Wer von einer Nosferatu-Spinne gebissen wird, sollte das Tier fangen. / © Getty Images/Elva Etienne
Die Nosferatu-Spinne ist eine endogene Art in Europa, ursprünglich im Mittelmeerraum. 2005 wurde sie zum ersten Mal in Deutschland nachgewiesen. Seitdem verbreite sich die zur Familie der ist Kräuseljagdspinnen gehördende Art vor allem entlang der Süd-Nordachse des Rheins und seiner Nebenflüsse, informiert das Naturkundemuseum Karlsruhe. Laut »Atlas der Spinnentiere Europas« gab es bereits Nachweise bis an die dänische Grenze.

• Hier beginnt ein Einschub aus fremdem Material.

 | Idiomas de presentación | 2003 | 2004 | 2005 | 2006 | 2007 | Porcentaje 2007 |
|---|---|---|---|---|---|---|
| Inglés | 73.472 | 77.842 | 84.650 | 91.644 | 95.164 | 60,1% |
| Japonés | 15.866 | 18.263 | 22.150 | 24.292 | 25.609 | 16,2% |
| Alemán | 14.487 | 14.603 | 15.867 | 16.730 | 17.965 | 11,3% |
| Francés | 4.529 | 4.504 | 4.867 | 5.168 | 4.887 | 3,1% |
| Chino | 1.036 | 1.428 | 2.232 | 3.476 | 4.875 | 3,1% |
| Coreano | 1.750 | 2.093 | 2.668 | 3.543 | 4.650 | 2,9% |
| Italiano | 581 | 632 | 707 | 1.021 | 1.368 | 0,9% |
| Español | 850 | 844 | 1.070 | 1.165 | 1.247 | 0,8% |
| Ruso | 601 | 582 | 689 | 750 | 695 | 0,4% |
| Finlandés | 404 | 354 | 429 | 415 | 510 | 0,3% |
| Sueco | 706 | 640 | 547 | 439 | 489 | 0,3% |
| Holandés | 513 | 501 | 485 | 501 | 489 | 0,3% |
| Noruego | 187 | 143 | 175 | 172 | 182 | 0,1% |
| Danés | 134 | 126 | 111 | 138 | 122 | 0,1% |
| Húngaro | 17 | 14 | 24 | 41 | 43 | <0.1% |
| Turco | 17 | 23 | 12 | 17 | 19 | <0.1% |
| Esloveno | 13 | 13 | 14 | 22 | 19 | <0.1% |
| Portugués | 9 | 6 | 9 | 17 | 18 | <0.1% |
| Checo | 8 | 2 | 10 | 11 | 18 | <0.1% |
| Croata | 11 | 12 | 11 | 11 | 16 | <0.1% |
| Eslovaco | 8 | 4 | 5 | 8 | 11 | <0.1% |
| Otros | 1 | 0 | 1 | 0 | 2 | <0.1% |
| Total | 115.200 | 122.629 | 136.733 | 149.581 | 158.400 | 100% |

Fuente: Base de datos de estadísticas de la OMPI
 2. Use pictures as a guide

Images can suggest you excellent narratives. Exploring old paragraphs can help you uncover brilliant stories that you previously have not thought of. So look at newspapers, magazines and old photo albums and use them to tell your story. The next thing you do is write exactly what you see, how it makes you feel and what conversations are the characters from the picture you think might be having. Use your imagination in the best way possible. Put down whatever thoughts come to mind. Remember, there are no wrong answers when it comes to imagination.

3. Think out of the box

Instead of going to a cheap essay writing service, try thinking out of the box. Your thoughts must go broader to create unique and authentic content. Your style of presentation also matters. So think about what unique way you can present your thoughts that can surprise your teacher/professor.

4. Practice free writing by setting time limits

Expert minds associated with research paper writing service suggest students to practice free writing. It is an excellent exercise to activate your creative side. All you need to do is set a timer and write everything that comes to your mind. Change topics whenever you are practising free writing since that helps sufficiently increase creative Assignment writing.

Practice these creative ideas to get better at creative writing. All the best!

Der Körper der Nosferatu-Spinne ist etwa ein bis zwei Zentimeter lang, die Spannweite der Beine kann bis zu fünf Zentimeter erreichen. Damit ist sie größer als die meisten Hausspinnen. Die bräunliche, haarige Spinne hat auf ihrem Körper eine Zeichnung, die an einen Vampirkopf erinnert, daher der Name.

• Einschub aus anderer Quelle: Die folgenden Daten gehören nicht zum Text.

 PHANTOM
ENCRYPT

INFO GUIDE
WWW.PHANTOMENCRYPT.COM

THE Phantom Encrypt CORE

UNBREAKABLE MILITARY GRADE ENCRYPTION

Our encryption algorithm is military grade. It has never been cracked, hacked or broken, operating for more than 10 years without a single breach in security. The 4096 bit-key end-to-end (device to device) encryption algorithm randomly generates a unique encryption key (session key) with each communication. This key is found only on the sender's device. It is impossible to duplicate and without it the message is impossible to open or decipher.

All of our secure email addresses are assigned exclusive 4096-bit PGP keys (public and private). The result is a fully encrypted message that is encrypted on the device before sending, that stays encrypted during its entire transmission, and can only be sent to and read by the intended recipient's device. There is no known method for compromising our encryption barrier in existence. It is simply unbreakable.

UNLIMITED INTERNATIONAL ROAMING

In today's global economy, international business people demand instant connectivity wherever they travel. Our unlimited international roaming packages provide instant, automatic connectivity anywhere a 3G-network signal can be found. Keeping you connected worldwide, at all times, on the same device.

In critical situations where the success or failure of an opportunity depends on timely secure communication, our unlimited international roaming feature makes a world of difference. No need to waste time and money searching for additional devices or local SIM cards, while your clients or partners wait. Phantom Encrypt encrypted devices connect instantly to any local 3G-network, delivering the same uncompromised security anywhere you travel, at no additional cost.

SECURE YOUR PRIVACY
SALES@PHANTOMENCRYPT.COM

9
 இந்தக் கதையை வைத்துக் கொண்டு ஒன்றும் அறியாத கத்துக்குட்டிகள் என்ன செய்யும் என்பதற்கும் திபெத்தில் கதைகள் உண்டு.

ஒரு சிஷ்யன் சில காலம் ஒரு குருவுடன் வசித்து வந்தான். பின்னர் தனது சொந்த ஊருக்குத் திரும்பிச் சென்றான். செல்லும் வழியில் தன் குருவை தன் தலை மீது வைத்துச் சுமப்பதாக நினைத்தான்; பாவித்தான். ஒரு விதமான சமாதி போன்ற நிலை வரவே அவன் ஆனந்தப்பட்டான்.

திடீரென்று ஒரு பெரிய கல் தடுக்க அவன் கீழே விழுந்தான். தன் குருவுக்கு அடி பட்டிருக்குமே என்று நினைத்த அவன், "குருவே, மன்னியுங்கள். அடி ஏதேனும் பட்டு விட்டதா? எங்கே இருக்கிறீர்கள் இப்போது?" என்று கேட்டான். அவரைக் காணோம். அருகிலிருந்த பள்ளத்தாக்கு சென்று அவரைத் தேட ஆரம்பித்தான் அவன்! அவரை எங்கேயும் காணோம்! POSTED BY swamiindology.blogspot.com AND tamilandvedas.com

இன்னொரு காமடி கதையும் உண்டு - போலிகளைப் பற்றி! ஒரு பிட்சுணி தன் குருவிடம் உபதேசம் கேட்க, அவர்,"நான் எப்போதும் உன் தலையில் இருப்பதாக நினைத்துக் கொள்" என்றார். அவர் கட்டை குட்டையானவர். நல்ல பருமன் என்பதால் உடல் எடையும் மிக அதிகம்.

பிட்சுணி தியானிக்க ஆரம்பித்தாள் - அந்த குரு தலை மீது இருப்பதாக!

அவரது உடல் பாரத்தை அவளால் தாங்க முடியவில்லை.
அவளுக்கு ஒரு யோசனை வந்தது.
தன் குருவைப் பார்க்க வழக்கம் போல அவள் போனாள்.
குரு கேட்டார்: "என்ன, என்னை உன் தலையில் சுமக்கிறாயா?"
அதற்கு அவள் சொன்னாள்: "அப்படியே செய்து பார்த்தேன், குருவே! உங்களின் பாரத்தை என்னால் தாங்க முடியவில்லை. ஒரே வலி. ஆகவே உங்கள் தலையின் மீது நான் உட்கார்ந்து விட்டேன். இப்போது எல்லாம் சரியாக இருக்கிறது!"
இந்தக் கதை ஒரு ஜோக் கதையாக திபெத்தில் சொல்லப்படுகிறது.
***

Wenn sich die Spinne bedroht fühlt, beißt sie auch Menschen (sie kann springen). Sie gehört zu den wenigen einheimischen Spinnenarten, deren Giftklauen die menschliche Haut beim Biss durchdringen. Mit dem Gift lähmt sie normalerweise ihre Beutetiere; für Menschen ist der Biss in der Regel nicht gefährlich. Das Gift von Zoropsis spinimana ist noch nicht im Detail charakterisiert. In der Regel handelt es sich bei Spinnengiften um komplexe Gemische aus Peptiden, Proteinen und kleineren Molekülen wie biogenen Aminen.
Die volle Spannweite kann bei Nosferatu-Spinnen 5 cm betragen. / © PZ/Annette Rößler
Wer von einer Nosferatu-Spinne gebissen wird, sollte das Tier fangen. Falls wider Erwarten eine Behandlung nötig würde, hätte man dann einen Beleg, erklärte der stellvertretende Vorstand der Arachnologischen Gesellschaft und ehemalige Abteilungsleiter Biowissenschaften am Karlsruher Naturkundemuseum, Dr. Hubert Höfer. Ferner sollte man die Bissstelle beobachten.

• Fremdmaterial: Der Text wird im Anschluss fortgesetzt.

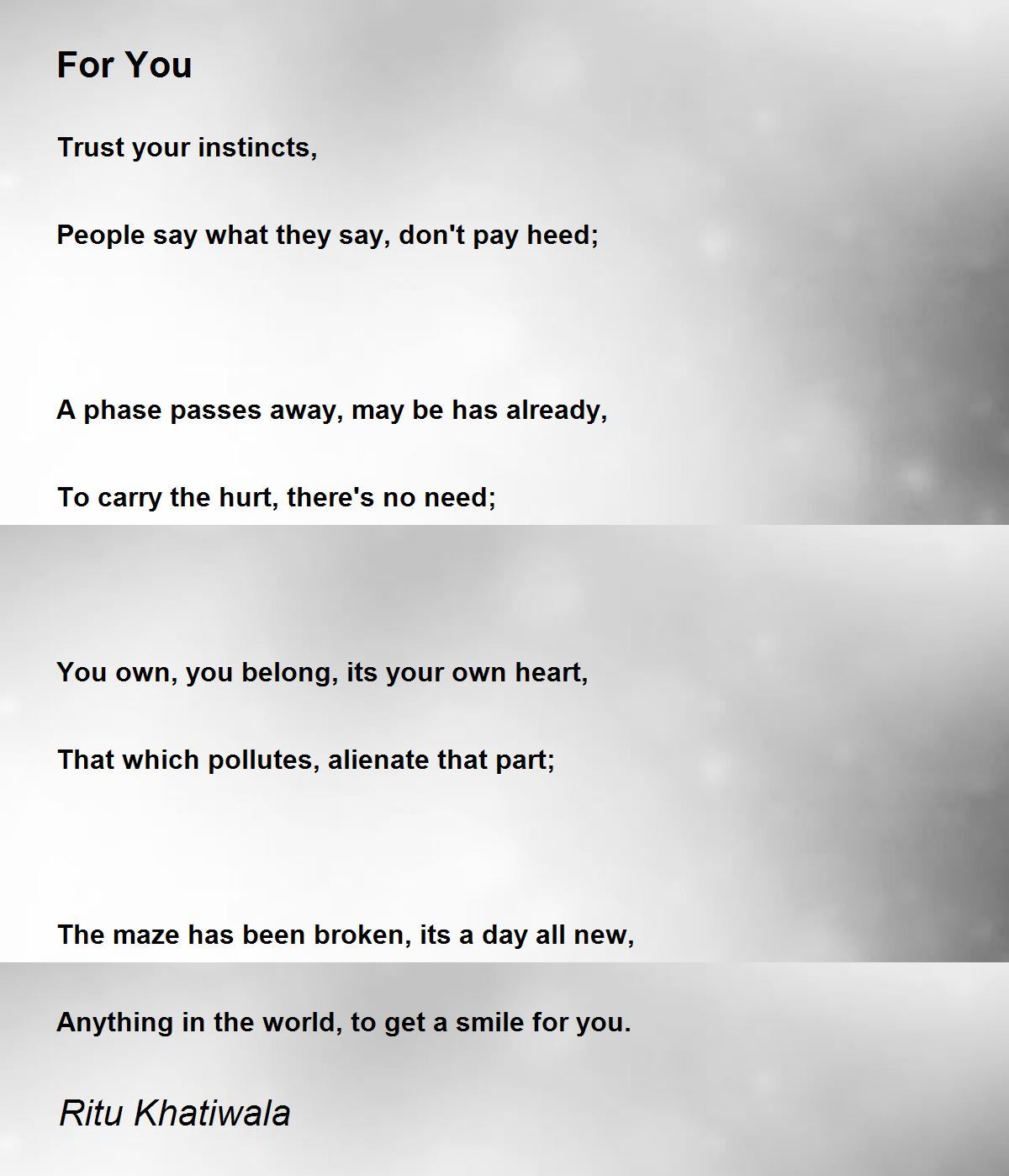 For You

Trust your instincts,

People say what they say, don't pay heed;

A phase passes away, may be has already,

To carry the hurt, there's no need;

You own, you belong, its your own heart,

That which pollutes, alienate that part;

The maze has been broken, its a day all new,

Anything in the world, to get a smile for you.

Ritu Khatiwala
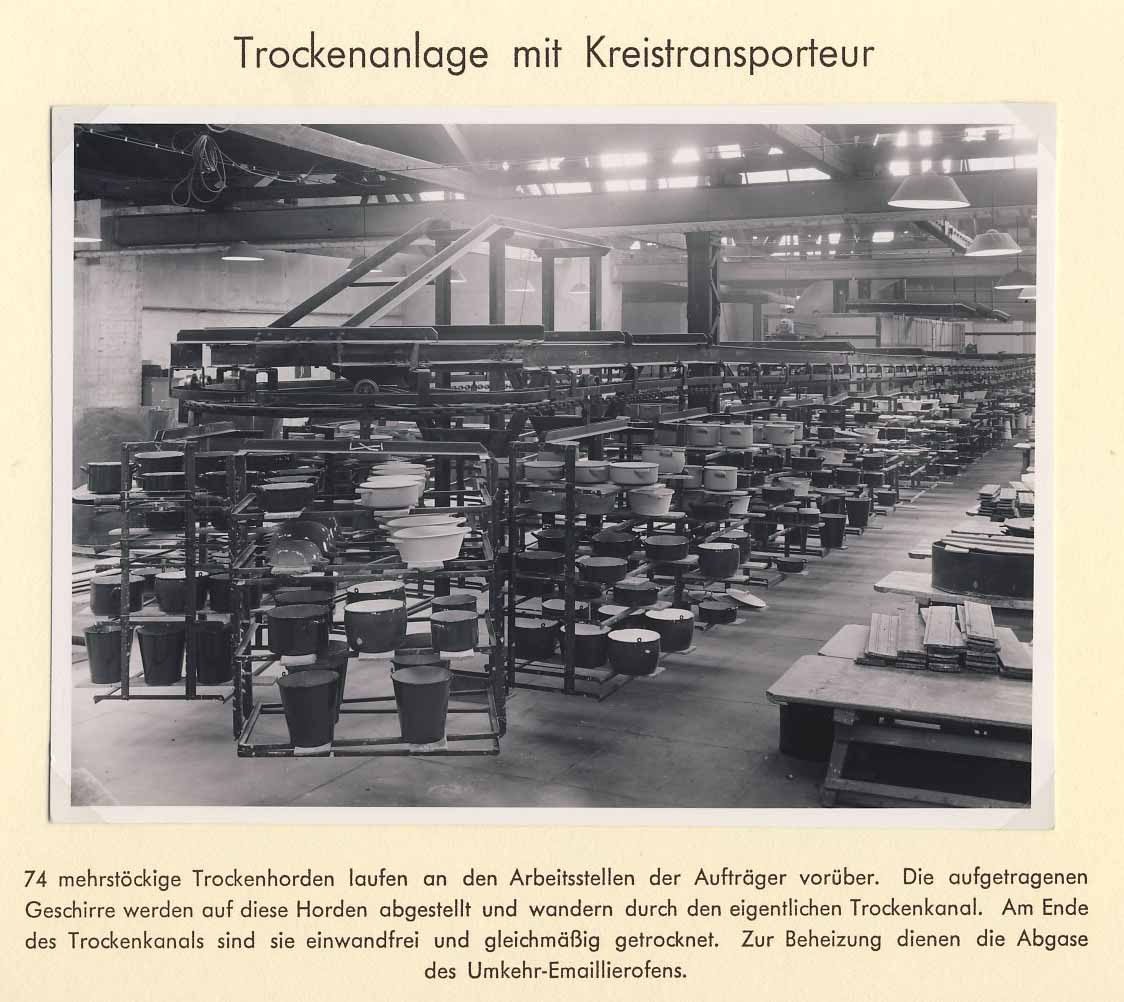 Trockenanlage mit Kreistransporteur

74 mehrstöckige Trockenhorden laufen an den Arbeitsstellen der Aufträger vorüber. Die aufgetragenen Geschirre werden auf diese Horden abgestellt und wandern durch den eigentlichen Trockenkanal. Am Ende des Trockenkanals sind sie einwandfrei und gleichmäßig getrocknet. Zur Beheizung dienen die Abgase des Umkehr-Emaillierofens.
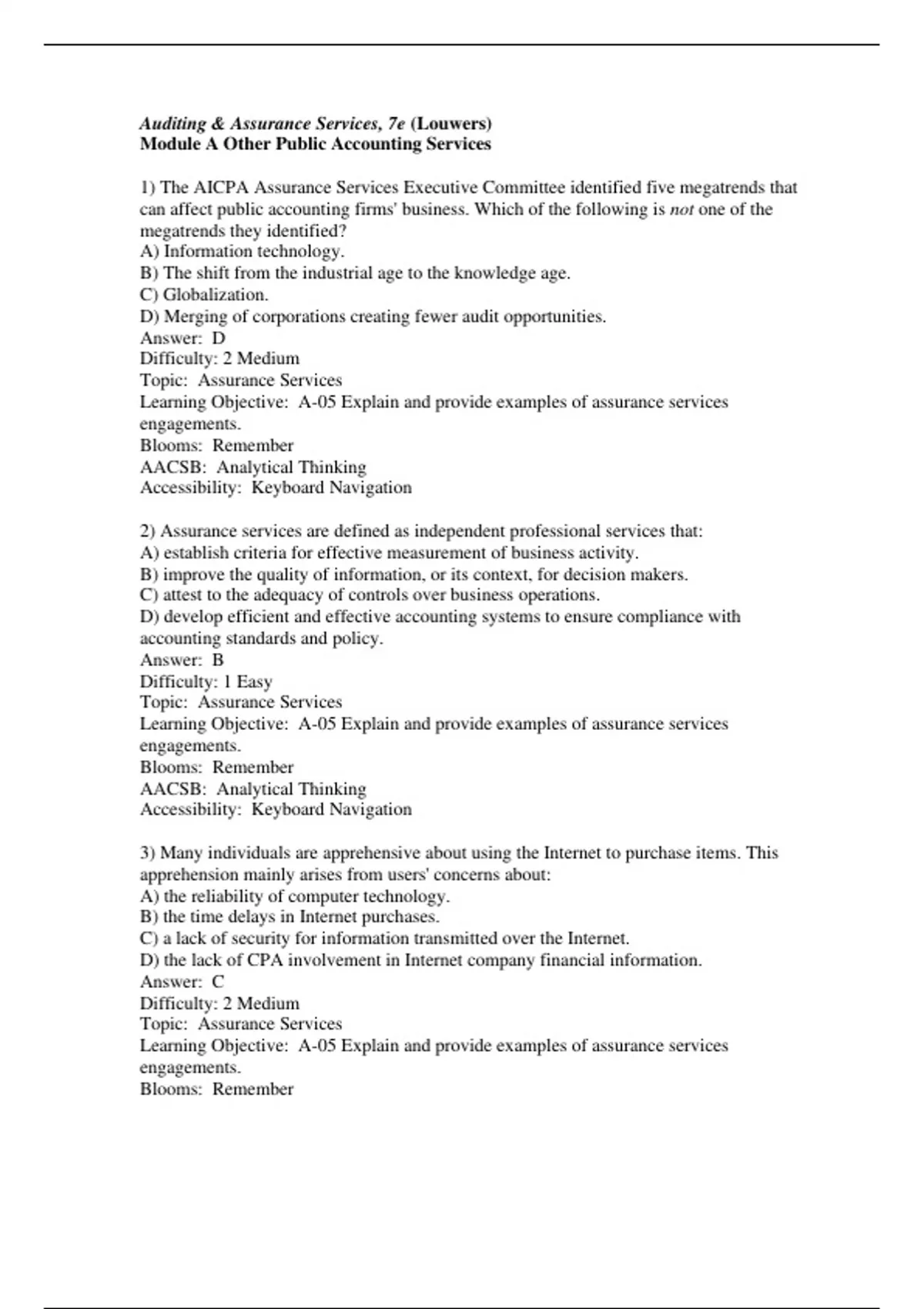 Auditing & Assurance Services, 7e (Louwers)
Module A Other Public Accounting Services

1) The AICPA Assurance Services Executive Committee identified five megatrends that can affect public accounting firms' business. Which of the following is not one of the megatrends they identified?
A) Information technology.
B) The shift from the industrial age to the knowledge age.
C) Globalization.
D) Merging of corporations creating fewer audit opportunities.
Answer: D
Difficulty: 2 Medium
Topic: Assurance Services
Learning Objective: A-05 Explain and provide examples of assurance services engagements.
Blooms: Remember
AACSB: Analytical Thinking
Accessibility: Keyboard Navigation

2) Assurance services are defined as independent professional services that:
A) establish criteria for effective measurement of business activity.
B) improve the quality of information, or its context, for decision makers.
C) attest to the adequacy of controls over business operations.
D) develop efficient and effective accounting systems to ensure compliance with accounting standards and policy.
Answer: B
Difficulty: 1 Easy
Topic: Assurance Services
Learning Objective: A-05 Explain and provide examples of assurance services engagements.
Blooms: Remember
AACSB: Analytical Thinking
Accessibility: Keyboard Navigation

3) Many individuals are apprehensive about using the Internet to purchase items. This apprehension mainly arises from users' concerns about:
A) the reliability of computer technology.
B) the time delays in Internet purchases.
C) a lack of security for information transmitted over the Internet.
D) the lack of CPA involvement in Internet company financial information.
Answer: C
Difficulty: 2 Medium
Topic: Assurance Services
Learning Objective: A-05 Explain and provide examples of assurance services engagements.
Blooms: Remember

Der Biss schmerzt nach Angaben des Museums weniger stark als ein Wespenstich. An der Haut könnten Kribbeln oder Gefühllosigkeit auftreten, seltener ein lokaler Schmerz, die laut Höfer nach spätestens wenigen Stunden völlig verschwinden. Falls die Rötung großflächiger ist oder andere Symptome auftreten, könnte man zu einem Arzt oder einer Ärztin – am besten mit Spinne.
Man könne die Tiere zum Beispiel mithilfe eines Glases fangen und dieses samt der Spinne ins Gefrierfach stellen. Entdeckt man einfach so eine Nosferatu-Spinne, rät der Fachmann, diese in Ruhe zu lassen. Wenn man das nicht aushalte, könne man sie mit einem Glas oder Karton fangen und nach draußen bringen.
Wenn zu viele der Spinnen in der Wohnung sind und getötet werden sollen, nennt Höfer ebenfalls die Gefrierfach-Methode. »Erschlagen ist eine Option, die ich als Spinnenliebhaber nicht vorschlagen will, aber das beeinträchtigt die Population sicher auch nicht, Artenschutz ist hier nicht maßgeblich.«
Sichtungen, aber auch Vorfälle wie Bisse sollten dem Naturschutzbund Deutschland gemeldet werden. Darüber hinaus können Informationen auch zu Forschungszwecken dem Atlas der Spinnentiere Europas mitgeteilt werden.